Choline metabolites. Choline is a macronutrient that is important for liver function, brain development, nerve function, muscle movement and for maintaining a healthy metabolism ^(74){ }^{74}; notably, rodents fed a cholinedeficient diet have been used to model human nonalcoholic steatohepatitis (NASH) ^(75-77){ }^{75-77}. Choline is processed into phosphatidylcholine (lecithin) by the host, which assists in excretion of VLDL particles from the liver.
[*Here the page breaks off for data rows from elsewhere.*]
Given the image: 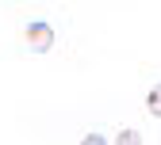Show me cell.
<instances>
[{
	"label": "cell",
	"instance_id": "cell-2",
	"mask_svg": "<svg viewBox=\"0 0 161 145\" xmlns=\"http://www.w3.org/2000/svg\"><path fill=\"white\" fill-rule=\"evenodd\" d=\"M146 111H150L153 118H161V84L150 88V96H146Z\"/></svg>",
	"mask_w": 161,
	"mask_h": 145
},
{
	"label": "cell",
	"instance_id": "cell-4",
	"mask_svg": "<svg viewBox=\"0 0 161 145\" xmlns=\"http://www.w3.org/2000/svg\"><path fill=\"white\" fill-rule=\"evenodd\" d=\"M80 145H108V141H104V134H96V130H92V134L80 137Z\"/></svg>",
	"mask_w": 161,
	"mask_h": 145
},
{
	"label": "cell",
	"instance_id": "cell-1",
	"mask_svg": "<svg viewBox=\"0 0 161 145\" xmlns=\"http://www.w3.org/2000/svg\"><path fill=\"white\" fill-rule=\"evenodd\" d=\"M23 38H27V46H31L35 54H46V50H54V27L46 23V19H35V23H27Z\"/></svg>",
	"mask_w": 161,
	"mask_h": 145
},
{
	"label": "cell",
	"instance_id": "cell-3",
	"mask_svg": "<svg viewBox=\"0 0 161 145\" xmlns=\"http://www.w3.org/2000/svg\"><path fill=\"white\" fill-rule=\"evenodd\" d=\"M115 145H142V134H138V130H119Z\"/></svg>",
	"mask_w": 161,
	"mask_h": 145
}]
</instances>
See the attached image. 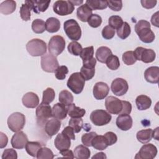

This process prevents hepatic accumulation of triglycerides (liver steatosis) ^(78){ }^{78}. Additionally, choline can also be converted to trimethylamine (TMA) by intestinal bacteria; TMA can translocate to the liver through the portal circulation where it is converted to trimethylamine N -oxide (TMAO) ^(79){ }^{79}. The importance of methylamines is increasingly being recognized with respect to liver, 胆碱代谢物。胆碱是一种常量营养素,对肝功能、大脑发育、神经功能、肌肉运动和维持健康的新陈代谢很重要 ^(74){ }^{74} ;值得注意的是,喂食胆碱缺乏症饮食的啮齿动物已被用于模拟人类非酒精性脂肪性肝炎 (NASH)。 ^(75-77){ }^{75-77} 胆碱被宿主加工成磷脂酰胆碱(卵磷脂),有助于 VLDL 颗粒从肝脏排泄。这个过程可以防止甘油三酯的肝脏积累(肝脂肪变性)。 ^(78){ }^{78} 此外,胆碱也可以被肠道细菌转化为三甲胺 (TMA);TMA 可以通过门静脉循环转移到肝脏,在那里它转化为三甲胺 N -氧化物 (TMAO)。 ^(79){ }^{79} 甲胺在肝脏方面的重要性越来越得到认可,
Author addresses 作者地址 ^(1){ }^{1} Division of Biological Sciences, University of California, San Diego, La Jolla, CA, USA. ^(1){ }^{1} 加州大学圣地亚哥分校生物科学部,美国加利福尼亚州拉霍亚。 ^(2){ }^{2} Department of Pediatrics, University of California, San Diego, CA, USA. ^(2){ }^{2} 美国加利福尼亚州圣地亚哥加州大学儿科系。 ^(3){ }^{3} Skaggs School of Pharmacy and Pharmaceutical Sciences, University of California, San Diego, CA, USA. ^(3){ }^{3} 美国加利福尼亚州圣地亚哥加州大学斯卡格斯药学与制药科学学院。 ^(4){ }^{4} NAFLD Research Center, Division of Gastroenterology, Department of Medicine, University of California, San Diego, CA, USA. ^(4){ }^{4} 美国加利福尼亚州圣地亚哥加州大学医学系胃肠病学部 NAFLD 研究中心。 ^(5){ }^{5} Department of Computer Science and Engineering, University of California, San Diego, CA, USA. ^(5){ }^{5} 美国加州大学圣地亚哥分校计算机科学与工程系。 ^(6){ }^{6} Department of Medicine, University of California, San Diego, La Jolla, CA, USA. ^(6){ }^{6} 加州大学圣地亚哥分校医学系,美国加利福尼亚州拉霍亚。 ^(7){ }^{7} Department of Medicine, VA San Diego Healthcare System, San Diego, CA, USA. ^(7){ }^{7} 美国加利福尼亚州圣地亚哥弗吉尼亚州圣地亚哥医疗保健系统医学系。 ^(8){ }^{8} Center for Microbiome Innovation, University of California, San Diego, CA, USA. ^(8){ }^{8} 美国加利福尼亚州加州大学圣地亚哥分校微生物组创新中心。